• Text section:

====================

The Inequality

Math and computer science are full of inequalities, but there is one that shows up more often in my work than any other. Of course, I’m talking about

\displaystyle 1+x \leq e^{x}

This is The Inequality. I’ve been told on many occasions that the entire field of machine learning reduces to The Inequality combined with the Chernoff bound (which is proved using The Inequality).

Why does it show up so often in machine learning? Mostly because in analyzing an algorithm you want to bound the probability that some bad event happens. Bad events are usually phrased similarly to

\displaystyle \prod_{i=1}^m (1-p_i)

And applying The Inequality we can bound this from above by

\displaystyle\prod_{i=1}^m (1-p_i) \leq \prod_{i=1}^m e^{-p_i} = e^{-\sum_{i=1}^m p_i}

The point is that usually m is the size of your dataset, which you get to choose, and by picking larger m you make the probability of the bad event vanish exponentially quickly in m. (Here p_i is unrelated to how I am about to use p_i as weights).

Of course, The Inequality has much deeper implications than bounds for the efficiency and correctness of machine learning algorithms. To convince you of the depth of this simple statement, let’s see its use in an elegant proof of the arithmetic geometric inequality.

Theorem: (The arithmetic-mean geometric-mean inequality, general version): For all non-negative real numbers a_1, \dots, a_n and all positive p_1, \dots, p_n such that p_1 + \dots + p_n = 1, the following inequality holds:

\displaystyle a_1^{p_1} \cdots a_n^{p_n} \leq p_1 a_1 + \dots + p_n a_n

Note that when all the p_i = 1/n this is the standard AM-GM inequality.

Proof. This proof is due to George Polya (in Hungarian, Pólya György).

====================

(Part of a data file)
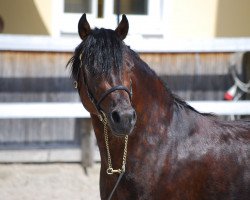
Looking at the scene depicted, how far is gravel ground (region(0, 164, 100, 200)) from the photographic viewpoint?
5.16 metres

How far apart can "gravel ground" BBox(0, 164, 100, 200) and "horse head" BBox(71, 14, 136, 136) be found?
2304mm

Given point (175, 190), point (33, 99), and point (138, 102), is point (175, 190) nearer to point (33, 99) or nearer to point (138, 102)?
point (138, 102)

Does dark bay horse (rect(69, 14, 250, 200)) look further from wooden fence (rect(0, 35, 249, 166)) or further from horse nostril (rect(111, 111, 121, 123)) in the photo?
wooden fence (rect(0, 35, 249, 166))

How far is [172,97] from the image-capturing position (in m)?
3.29

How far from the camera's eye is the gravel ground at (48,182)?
5156mm

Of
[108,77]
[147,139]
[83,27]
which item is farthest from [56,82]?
[108,77]

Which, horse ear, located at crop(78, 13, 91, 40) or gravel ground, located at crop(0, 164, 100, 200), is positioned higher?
horse ear, located at crop(78, 13, 91, 40)

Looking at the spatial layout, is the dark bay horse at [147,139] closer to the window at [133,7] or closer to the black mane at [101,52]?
the black mane at [101,52]

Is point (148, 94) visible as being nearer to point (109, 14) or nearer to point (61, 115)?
point (61, 115)

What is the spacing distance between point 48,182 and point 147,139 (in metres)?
2.59

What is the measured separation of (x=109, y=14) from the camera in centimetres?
689

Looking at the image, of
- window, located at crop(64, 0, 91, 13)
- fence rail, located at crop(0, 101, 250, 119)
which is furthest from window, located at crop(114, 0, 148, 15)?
fence rail, located at crop(0, 101, 250, 119)

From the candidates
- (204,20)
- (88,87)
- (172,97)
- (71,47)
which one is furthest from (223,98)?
(88,87)

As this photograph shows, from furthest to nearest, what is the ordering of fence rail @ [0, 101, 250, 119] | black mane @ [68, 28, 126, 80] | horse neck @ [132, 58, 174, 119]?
fence rail @ [0, 101, 250, 119]
horse neck @ [132, 58, 174, 119]
black mane @ [68, 28, 126, 80]
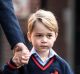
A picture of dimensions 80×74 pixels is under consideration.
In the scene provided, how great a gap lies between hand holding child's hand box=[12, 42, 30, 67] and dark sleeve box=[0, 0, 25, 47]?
90 millimetres

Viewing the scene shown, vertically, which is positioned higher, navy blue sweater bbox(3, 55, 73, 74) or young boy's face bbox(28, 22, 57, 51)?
young boy's face bbox(28, 22, 57, 51)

====================

• Given task: Quote the stretch of the text on the inequality from "Of course, The" through "standard AM-GM inequality.".

• Output below:
Of course, The Inequality has much deeper implications than bounds for the efficiency and correctness of machine learning algorithms. To convince you of the depth of this simple statement, let’s see its use in an elegant proof of the arithmetic geometric inequality.

Theorem: (The arithmetic-mean geometric-mean inequality, general version): For all non-negative real numbers a_1, \dots, a_n and all positive p_1, \dots, p_n such that p_1 + \dots + p_n = 1, the following inequality holds:

\displaystyle a_1^{p_1} \cdots a_n^{p_n} \leq p_1 a_1 + \dots + p_n a_n

Note that when all the p_i = 1/n this is the standard AM-GM inequality.